Ihr Vorbild ist Franz Beckenbauer, sie imitiert Staatschefs, und wenn es ihr schlecht geht, interessieren sie nur SMS. Warum das erste Regierungsjahr der Angela Merkel einer Hamlet-Tragödie gleicht. Von Ulrike Posche

Ein Angsthase ist sie nicht: Bundeskanzlerin Angela Merkel© Johannes Eisele/DDP
Erst denkt man, es liege vielleicht am Licht, oder am Ausschnitt. Aber dann sieht man, wie ihr evangelisches Lächeln Mühe hat, sich aus den Mundwinkeln durch die Wangen zu boxen. Ganz klar: die Kanzlerin hat im Laufe ihres ersten Regierungsjahres einen dickeren Hals bekommen. Und Wutbacken. Als hätte sich jede heruntergeschluckte Streiterei in den Seitenflanken südlich des Kinns verschanzt; als hätten sich flach gehaltene Auseinandersetzungen mit den eigenen Leuten und denen der anderen rings um ihren Kehlkopf niedergelassen. Gesundheitsreform, Landtagswahlen, Wulffkochstoibermüller – der ganze Krempel liegt jetzt auf Halde gleich neben den Stimmbändern. Und dann der Frust, wenn man von Super-Angie zur Kanns-nicht-Merkel heruntergetuschelt und herab geschrieben wird. Der sitzt jetzt natürlich auch da irgendwo in den Polstern des Halses.

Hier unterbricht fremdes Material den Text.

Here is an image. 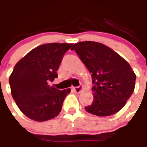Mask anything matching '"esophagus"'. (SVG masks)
<instances>
[{
  "label": "esophagus",
  "mask_w": 147,
  "mask_h": 147,
  "mask_svg": "<svg viewBox=\"0 0 147 147\" xmlns=\"http://www.w3.org/2000/svg\"><path fill=\"white\" fill-rule=\"evenodd\" d=\"M82 86H79V87H76V88H74V92H77V93H80L82 91Z\"/></svg>",
  "instance_id": "obj_1"
}]
</instances>
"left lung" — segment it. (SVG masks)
<instances>
[{
  "label": "left lung",
  "mask_w": 147,
  "mask_h": 147,
  "mask_svg": "<svg viewBox=\"0 0 147 147\" xmlns=\"http://www.w3.org/2000/svg\"><path fill=\"white\" fill-rule=\"evenodd\" d=\"M82 62L92 74L93 102L85 107L96 116H109L125 105L135 88L136 74L130 65L115 51L96 42L73 44Z\"/></svg>",
  "instance_id": "left-lung-1"
}]
</instances>
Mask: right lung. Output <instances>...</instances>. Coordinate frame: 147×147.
I'll use <instances>...</instances> for the list:
<instances>
[{
  "label": "right lung",
  "instance_id": "obj_1",
  "mask_svg": "<svg viewBox=\"0 0 147 147\" xmlns=\"http://www.w3.org/2000/svg\"><path fill=\"white\" fill-rule=\"evenodd\" d=\"M72 43H47L32 49L14 66L9 82L12 97L22 113L34 121L54 119L71 89L50 86Z\"/></svg>",
  "mask_w": 147,
  "mask_h": 147
}]
</instances>
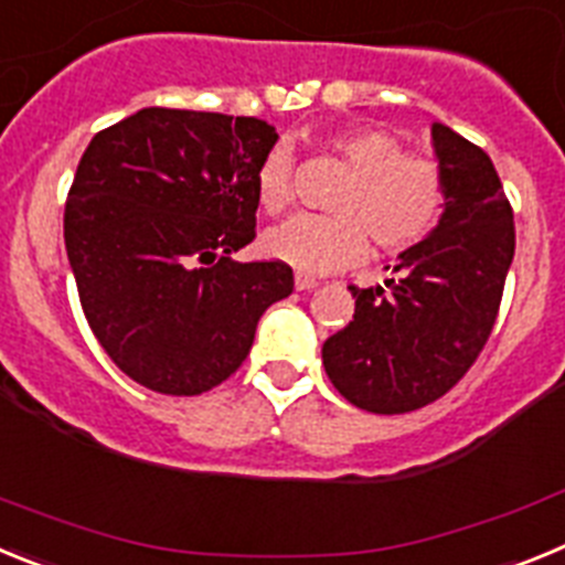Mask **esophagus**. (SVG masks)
<instances>
[{
    "label": "esophagus",
    "instance_id": "1",
    "mask_svg": "<svg viewBox=\"0 0 565 565\" xmlns=\"http://www.w3.org/2000/svg\"><path fill=\"white\" fill-rule=\"evenodd\" d=\"M294 286H297V291H311V288L319 286V279L317 277H308V274H299L294 277Z\"/></svg>",
    "mask_w": 565,
    "mask_h": 565
}]
</instances>
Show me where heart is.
<instances>
[{
    "label": "heart",
    "instance_id": "1",
    "mask_svg": "<svg viewBox=\"0 0 565 565\" xmlns=\"http://www.w3.org/2000/svg\"><path fill=\"white\" fill-rule=\"evenodd\" d=\"M331 149L351 169L331 206L337 214H294L271 226L259 246L297 271L326 274L351 266L367 248V234L382 252H404L433 232L444 212V174L424 154H407L396 135L353 129L333 135ZM259 206L279 214L291 206V152L274 147L254 178Z\"/></svg>",
    "mask_w": 565,
    "mask_h": 565
}]
</instances>
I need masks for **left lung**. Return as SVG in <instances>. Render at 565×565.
Listing matches in <instances>:
<instances>
[{"label":"left lung","instance_id":"obj_1","mask_svg":"<svg viewBox=\"0 0 565 565\" xmlns=\"http://www.w3.org/2000/svg\"><path fill=\"white\" fill-rule=\"evenodd\" d=\"M430 138L447 192L436 228L384 266V286H351L353 319L322 344L333 387L384 416L436 402L469 371L515 257L512 206L489 154L438 121Z\"/></svg>","mask_w":565,"mask_h":565}]
</instances>
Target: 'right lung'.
I'll return each instance as SVG.
<instances>
[{
    "label": "right lung",
    "instance_id": "add662e5",
    "mask_svg": "<svg viewBox=\"0 0 565 565\" xmlns=\"http://www.w3.org/2000/svg\"><path fill=\"white\" fill-rule=\"evenodd\" d=\"M259 118L147 107L84 149L64 246L89 328L129 379L198 396L248 356L259 317L294 291L286 263H234L257 226Z\"/></svg>",
    "mask_w": 565,
    "mask_h": 565
}]
</instances>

An einem Abend im Herbst sollte Angela Merkel Franz Beckenbauer loben und sie sollte lächeln. Es fiel ihr nicht schwer, den zu "laudatieren", wie sie sagte. Sie mag ihn wirklich und so viel Lorbeer kann gar nicht wachsen, wie sie für den Kranz verbrauchte, den sie ihm wand. Sie nähme sich stets ein Beispiel an ihm, wenn sie in der Bredouille sei, bekannte die Merkel: "Mach’s wie der Franz, bewahr’ die Ruhe!" Und dann kam der Kaiser auf die Bühne, dankte ihr höflich, nahm den Preis, g’stanzlte etwas von Ehre, "gerade aus ihrer Hand" und so weiter, und wandte sich herzlich und launig an seinen Golf-Kumpel in der ersten Reihe, "Gell, Hubert, passt scho". Dabei hatte er eine Hand in der Hosentasche, was lässig wirken sollte.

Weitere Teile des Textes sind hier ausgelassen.